DTMM: Deploying TinyML Models on Extremely Weak IoT Devices with Pruning
Lixiang Han, Zhen Xiao, Zhenjiang Li

TL;DR
DTMM is a library that enables efficient deployment of pruned TinyML models on extremely weak IoT devices like microcontrollers, addressing the challenge of model compression and runtime efficiency.
Contribution
The paper introduces DTMM, a comprehensive system with pruning and optimization techniques tailored for deploying TinyML models on low-end IoT devices, filling a gap in existing solutions.
Findings
Significant reduction in model size with minimal accuracy loss.
Improved runtime performance on microcontroller units.

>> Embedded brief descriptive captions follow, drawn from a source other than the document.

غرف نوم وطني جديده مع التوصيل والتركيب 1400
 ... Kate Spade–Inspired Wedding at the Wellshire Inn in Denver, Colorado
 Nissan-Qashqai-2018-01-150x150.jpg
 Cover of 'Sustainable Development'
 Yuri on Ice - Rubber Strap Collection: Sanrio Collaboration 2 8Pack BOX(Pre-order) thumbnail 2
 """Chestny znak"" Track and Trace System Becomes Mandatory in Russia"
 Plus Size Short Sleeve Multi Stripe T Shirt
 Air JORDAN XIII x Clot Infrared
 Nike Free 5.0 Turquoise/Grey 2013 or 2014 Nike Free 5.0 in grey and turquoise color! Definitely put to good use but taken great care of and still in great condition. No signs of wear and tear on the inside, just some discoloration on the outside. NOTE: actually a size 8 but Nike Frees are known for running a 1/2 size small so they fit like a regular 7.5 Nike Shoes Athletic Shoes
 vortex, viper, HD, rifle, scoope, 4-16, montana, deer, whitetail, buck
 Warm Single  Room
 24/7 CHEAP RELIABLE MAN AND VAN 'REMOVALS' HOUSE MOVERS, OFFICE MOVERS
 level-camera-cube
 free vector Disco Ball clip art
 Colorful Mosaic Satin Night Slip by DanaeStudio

Compatibility with commercial ML frameworks.
Abstract
DTMM is a library designed for efficient deployment and execution of machine learning models on weak IoT devices such as microcontroller units (MCUs). The motivation for designing DTMM comes from the emerging field of tiny machine learning (TinyML), which explores extending the reach of machine learning to many low-end IoT devices to achieve ubiquitous intelligence. Due to the weak capability of embedded devices, it is necessary to compress models by pruning enough weights before deploying. Although pruning has been studied extensively on many computing platforms, two key issues with pruning methods are exacerbated on MCUs: models need to be deeply compressed without significantly compromising accuracy, and they should perform efficiently after pruning. Current solutions only achieve one of these objectives, but not both. In this paper, we find that pruned models have great potential…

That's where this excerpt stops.